_Extrait proposé_.
════════

Mais il peut aussi se montrer extrêmement irrégulier, en concert comme en enregistrement, y compris dans les mêmes œuvres et avec les mêmes orchestres, selon les jours, l'inspiration du moment, ou encore entre le début et la fin d'un même concert[2],[187],[188],[189]. Le chef admet changer fréquemment de choix interprétatif selon son « sentiment au moment du concert », selon l'acoustique de la salle, ou simplement pour « éviter la routine »[45],[190], et reconnait que sa propre concentration est l'un des premiers facteurs du succès ou non d'un concert[1].

De fait, les mêmes commentateurs ont aussi rapporté de nombreuses prestations « routinières », « superficielles », « manquant d'engagement », « en pilotage automatique », « imprécises », « laborieuses », « incohérentes », parfois « monotones », parfois « expédiées » sans raison, voire « d'une médiocrité frappante », chez Tchaikovski[191], Rachmaninov[192],[193], Scriabine[194], Stravinsky[67],[68], Prokofiev[195], Chostakovitch[196], Berlioz[197], Wagner[198], Mahler[199], Bartók[200], Debussy[201],[202], Ravel[203],[204], ou encore de façon générale[187]. Pointant des répétitions souvent insuffisantes et un manque parfois visible de préparation du chef, certains critiques vont jusqu'à évoquer une attitude "à la limite du je-m'en-foutisme"[2], situation qui semble devenir de plus en plus fréquente avec les années[205], ou considèrent que sa popularité largement surfaite[198],[206].

════════

_Données disponibles_.
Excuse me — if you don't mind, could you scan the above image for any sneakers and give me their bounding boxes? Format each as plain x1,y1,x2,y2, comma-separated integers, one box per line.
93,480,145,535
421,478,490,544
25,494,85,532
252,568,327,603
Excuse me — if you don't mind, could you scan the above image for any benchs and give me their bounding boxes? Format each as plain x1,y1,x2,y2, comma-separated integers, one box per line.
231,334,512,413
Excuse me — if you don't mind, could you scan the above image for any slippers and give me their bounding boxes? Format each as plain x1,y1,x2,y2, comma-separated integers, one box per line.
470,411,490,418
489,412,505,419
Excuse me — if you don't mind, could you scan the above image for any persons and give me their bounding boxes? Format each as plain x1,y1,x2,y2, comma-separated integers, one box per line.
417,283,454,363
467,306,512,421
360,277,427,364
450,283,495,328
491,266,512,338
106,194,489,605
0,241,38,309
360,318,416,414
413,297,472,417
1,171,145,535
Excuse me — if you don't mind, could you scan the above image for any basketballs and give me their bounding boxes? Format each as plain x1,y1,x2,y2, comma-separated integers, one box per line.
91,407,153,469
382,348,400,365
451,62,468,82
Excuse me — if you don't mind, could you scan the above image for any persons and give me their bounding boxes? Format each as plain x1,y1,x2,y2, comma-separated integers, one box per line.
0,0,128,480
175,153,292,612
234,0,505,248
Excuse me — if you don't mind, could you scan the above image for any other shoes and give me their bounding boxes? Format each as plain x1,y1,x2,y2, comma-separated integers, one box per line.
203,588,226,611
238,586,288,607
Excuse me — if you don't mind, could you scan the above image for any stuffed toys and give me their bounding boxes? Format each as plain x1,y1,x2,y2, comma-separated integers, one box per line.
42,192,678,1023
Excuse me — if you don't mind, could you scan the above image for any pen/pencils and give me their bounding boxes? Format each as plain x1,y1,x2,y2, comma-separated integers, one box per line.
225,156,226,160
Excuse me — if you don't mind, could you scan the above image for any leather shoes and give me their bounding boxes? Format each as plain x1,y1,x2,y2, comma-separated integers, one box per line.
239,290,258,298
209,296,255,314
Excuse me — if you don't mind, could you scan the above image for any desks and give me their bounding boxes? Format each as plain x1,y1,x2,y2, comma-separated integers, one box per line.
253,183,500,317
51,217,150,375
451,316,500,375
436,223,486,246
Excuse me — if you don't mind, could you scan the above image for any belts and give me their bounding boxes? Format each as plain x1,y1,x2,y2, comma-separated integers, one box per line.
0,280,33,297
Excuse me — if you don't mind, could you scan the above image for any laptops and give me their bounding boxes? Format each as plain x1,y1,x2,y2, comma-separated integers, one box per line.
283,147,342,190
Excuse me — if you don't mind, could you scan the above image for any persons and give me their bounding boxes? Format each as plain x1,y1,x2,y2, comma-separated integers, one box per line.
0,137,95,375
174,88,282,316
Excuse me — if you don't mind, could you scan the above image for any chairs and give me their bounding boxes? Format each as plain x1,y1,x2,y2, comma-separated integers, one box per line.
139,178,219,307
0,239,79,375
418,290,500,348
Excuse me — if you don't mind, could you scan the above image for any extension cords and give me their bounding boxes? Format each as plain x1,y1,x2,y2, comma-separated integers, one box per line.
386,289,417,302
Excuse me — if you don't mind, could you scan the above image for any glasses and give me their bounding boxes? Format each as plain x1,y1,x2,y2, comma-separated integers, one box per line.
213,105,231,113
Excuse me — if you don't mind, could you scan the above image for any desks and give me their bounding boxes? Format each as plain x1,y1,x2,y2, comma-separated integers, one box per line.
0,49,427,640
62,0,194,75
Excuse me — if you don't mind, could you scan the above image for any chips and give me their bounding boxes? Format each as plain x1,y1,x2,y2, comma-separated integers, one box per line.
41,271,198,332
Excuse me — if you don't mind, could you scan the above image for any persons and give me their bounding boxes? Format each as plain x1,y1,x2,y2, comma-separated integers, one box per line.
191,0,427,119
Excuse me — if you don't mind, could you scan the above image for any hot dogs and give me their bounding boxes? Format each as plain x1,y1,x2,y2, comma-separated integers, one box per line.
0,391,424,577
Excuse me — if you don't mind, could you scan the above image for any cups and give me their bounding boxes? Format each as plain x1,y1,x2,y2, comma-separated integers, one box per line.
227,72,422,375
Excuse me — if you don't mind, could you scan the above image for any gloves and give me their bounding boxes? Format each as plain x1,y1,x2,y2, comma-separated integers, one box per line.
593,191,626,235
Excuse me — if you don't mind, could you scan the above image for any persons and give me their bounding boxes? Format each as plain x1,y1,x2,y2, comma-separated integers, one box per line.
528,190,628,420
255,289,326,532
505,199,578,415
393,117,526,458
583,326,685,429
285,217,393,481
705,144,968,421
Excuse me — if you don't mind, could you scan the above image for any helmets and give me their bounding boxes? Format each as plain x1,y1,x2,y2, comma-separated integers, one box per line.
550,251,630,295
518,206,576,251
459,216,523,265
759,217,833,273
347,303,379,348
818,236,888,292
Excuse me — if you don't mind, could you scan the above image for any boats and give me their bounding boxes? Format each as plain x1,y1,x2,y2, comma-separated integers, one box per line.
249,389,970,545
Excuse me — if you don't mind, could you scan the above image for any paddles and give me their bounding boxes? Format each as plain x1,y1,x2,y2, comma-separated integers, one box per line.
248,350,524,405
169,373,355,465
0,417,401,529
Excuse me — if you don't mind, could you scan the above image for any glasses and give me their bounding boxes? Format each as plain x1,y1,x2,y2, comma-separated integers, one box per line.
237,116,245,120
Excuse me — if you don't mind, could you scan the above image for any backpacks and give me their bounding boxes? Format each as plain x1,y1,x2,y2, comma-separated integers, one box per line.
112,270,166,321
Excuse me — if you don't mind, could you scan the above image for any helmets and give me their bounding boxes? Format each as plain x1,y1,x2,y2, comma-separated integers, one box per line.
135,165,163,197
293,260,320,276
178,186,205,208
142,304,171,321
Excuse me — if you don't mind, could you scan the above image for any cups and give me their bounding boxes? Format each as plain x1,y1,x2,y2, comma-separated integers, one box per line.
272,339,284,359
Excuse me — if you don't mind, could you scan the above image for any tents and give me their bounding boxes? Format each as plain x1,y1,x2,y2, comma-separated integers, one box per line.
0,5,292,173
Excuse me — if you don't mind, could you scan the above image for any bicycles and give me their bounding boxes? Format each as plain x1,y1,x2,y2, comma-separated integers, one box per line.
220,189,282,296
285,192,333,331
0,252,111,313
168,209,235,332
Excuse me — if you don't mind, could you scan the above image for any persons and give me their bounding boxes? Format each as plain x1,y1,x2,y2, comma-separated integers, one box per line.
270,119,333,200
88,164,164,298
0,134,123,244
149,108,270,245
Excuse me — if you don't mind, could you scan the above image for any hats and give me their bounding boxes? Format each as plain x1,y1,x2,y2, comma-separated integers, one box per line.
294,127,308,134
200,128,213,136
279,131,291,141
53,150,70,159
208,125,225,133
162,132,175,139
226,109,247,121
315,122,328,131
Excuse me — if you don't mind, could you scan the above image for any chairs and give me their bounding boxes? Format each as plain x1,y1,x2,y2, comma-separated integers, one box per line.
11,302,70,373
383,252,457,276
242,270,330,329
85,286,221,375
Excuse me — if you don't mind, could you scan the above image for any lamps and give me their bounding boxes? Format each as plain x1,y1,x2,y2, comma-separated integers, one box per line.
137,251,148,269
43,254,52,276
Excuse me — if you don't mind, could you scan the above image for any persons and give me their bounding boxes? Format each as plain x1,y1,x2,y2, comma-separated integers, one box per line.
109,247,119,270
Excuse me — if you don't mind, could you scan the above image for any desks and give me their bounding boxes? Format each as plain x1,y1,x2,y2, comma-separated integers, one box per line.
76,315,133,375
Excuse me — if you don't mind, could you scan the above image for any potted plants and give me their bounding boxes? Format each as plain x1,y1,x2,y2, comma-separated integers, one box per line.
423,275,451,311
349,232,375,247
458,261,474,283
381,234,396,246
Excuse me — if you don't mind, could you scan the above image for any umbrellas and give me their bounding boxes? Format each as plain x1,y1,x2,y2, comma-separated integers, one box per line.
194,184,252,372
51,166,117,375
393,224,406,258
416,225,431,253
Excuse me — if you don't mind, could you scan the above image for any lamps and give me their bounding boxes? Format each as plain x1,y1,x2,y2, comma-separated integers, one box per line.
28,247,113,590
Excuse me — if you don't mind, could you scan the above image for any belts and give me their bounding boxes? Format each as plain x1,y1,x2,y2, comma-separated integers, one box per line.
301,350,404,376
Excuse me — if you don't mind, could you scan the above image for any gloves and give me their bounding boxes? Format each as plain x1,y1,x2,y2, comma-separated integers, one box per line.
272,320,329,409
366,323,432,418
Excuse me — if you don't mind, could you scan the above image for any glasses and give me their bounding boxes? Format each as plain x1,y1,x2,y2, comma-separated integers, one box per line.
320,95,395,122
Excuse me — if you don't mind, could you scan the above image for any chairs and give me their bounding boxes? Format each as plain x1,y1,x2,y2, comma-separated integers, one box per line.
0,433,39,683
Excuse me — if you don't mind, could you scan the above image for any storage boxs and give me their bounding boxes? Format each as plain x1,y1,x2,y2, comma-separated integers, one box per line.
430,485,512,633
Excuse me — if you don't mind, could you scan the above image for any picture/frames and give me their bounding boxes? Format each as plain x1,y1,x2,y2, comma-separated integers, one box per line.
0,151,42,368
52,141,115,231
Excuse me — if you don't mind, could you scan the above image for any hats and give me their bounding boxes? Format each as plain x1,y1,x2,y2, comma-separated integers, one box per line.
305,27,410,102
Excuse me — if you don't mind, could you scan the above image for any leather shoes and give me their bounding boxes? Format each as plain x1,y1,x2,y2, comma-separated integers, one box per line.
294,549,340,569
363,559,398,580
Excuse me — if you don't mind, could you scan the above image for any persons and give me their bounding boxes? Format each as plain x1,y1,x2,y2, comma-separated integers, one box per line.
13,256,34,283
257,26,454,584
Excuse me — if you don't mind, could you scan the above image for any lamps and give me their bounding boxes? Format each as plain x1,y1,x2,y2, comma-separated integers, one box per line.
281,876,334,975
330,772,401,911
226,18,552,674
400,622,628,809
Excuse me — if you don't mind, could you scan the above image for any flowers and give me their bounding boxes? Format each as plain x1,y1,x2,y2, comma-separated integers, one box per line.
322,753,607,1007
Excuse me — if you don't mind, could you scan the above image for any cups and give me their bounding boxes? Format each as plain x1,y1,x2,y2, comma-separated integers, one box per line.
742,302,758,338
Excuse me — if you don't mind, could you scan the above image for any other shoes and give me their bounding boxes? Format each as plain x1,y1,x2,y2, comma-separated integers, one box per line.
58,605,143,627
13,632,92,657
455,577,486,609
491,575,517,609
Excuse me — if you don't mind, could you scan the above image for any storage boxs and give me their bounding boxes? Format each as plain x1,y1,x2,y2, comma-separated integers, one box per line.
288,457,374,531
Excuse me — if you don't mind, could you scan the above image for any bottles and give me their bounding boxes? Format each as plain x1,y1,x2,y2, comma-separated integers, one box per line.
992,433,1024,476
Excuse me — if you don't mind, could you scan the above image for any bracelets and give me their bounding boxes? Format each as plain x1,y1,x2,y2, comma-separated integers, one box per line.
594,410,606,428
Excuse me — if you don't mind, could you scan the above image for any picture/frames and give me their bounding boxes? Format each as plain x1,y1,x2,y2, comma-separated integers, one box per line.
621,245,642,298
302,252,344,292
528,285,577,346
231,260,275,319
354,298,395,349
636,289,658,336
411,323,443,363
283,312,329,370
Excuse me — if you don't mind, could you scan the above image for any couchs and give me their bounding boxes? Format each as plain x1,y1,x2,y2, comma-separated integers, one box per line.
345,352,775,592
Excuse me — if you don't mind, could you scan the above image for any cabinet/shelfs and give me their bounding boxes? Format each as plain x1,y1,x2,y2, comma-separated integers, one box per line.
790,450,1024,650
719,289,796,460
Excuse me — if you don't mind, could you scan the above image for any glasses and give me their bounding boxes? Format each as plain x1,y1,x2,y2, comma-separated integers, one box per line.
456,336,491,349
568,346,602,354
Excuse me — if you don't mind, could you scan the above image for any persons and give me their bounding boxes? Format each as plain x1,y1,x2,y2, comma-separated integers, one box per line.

════════

_Liste des consignes_.
1 > Dans l'extrait sur le chef d'orchestre, remplacez « Mahler » par « Bruckner ». Recopiez le passage en commençant par « De fait, les » et en allant jusqu'à « popularité largement surfaite[198],[206]. ».
2 > Dans les lignes des données, ajoutez 136 à chaque nombre des coordonnées de cadres. Recopiez uniquement les lignes qui commencent par celle contenant « for any hot » et vont jusqu'à celle contenant « 705,144,968,421 », bornes comprises, y compris les lignes sans coordonnées.

_Corrigé des exercices_.
1 >
De fait, les mêmes commentateurs ont aussi rapporté de nombreuses prestations « routinières », « superficielles », « manquant d'engagement », « en pilotage automatique », « imprécises », « laborieuses », « incohérentes », parfois « monotones », parfois « expédiées » sans raison, voire « d'une médiocrité frappante », chez Tchaikovski[191], Rachmaninov[192],[193], Scriabine[194], Stravinsky[67],[68], Prokofiev[195], Chostakovitch[196], Berlioz[197], Wagner[198], Bruckner[199], Bartók[200], Debussy[201],[202], Ravel[203],[204], ou encore de façon générale[187]. Pointant des répétitions souvent insuffisantes et un manque parfois visible de préparation du chef, certains critiques vont jusqu'à évoquer une attitude "à la limite du je-m'en-foutisme"[2], situation qui semble devenir de plus en plus fréquente avec les années[205], ou considèrent que sa popularité largement surfaite[198],[206].

2 >
Excuse me — if you don't mind, could you scan the above image for any hot dogs and give me their bounding boxes? Format each as plain x1,y1,x2,y2, comma-separated integers, one box per line.
136,527,560,713
Excuse me — if you don't mind, could you scan the above image for any cups and give me their bounding boxes? Format each as plain x1,y1,x2,y2, comma-separated integers, one box per line.
363,208,558,511
Excuse me — if you don't mind, could you scan the above image for any gloves and give me their bounding boxes? Format each as plain x1,y1,x2,y2, comma-separated integers, one box per line.
729,327,762,371
Excuse me — if you don't mind, could you scan the above image for any persons and give me their bounding boxes? Format each as plain x1,y1,x2,y2, comma-separated integers, one box per line.
664,326,764,556
391,425,462,668
641,335,714,551
529,253,662,594
719,462,821,565
421,353,529,617
841,280,1104,557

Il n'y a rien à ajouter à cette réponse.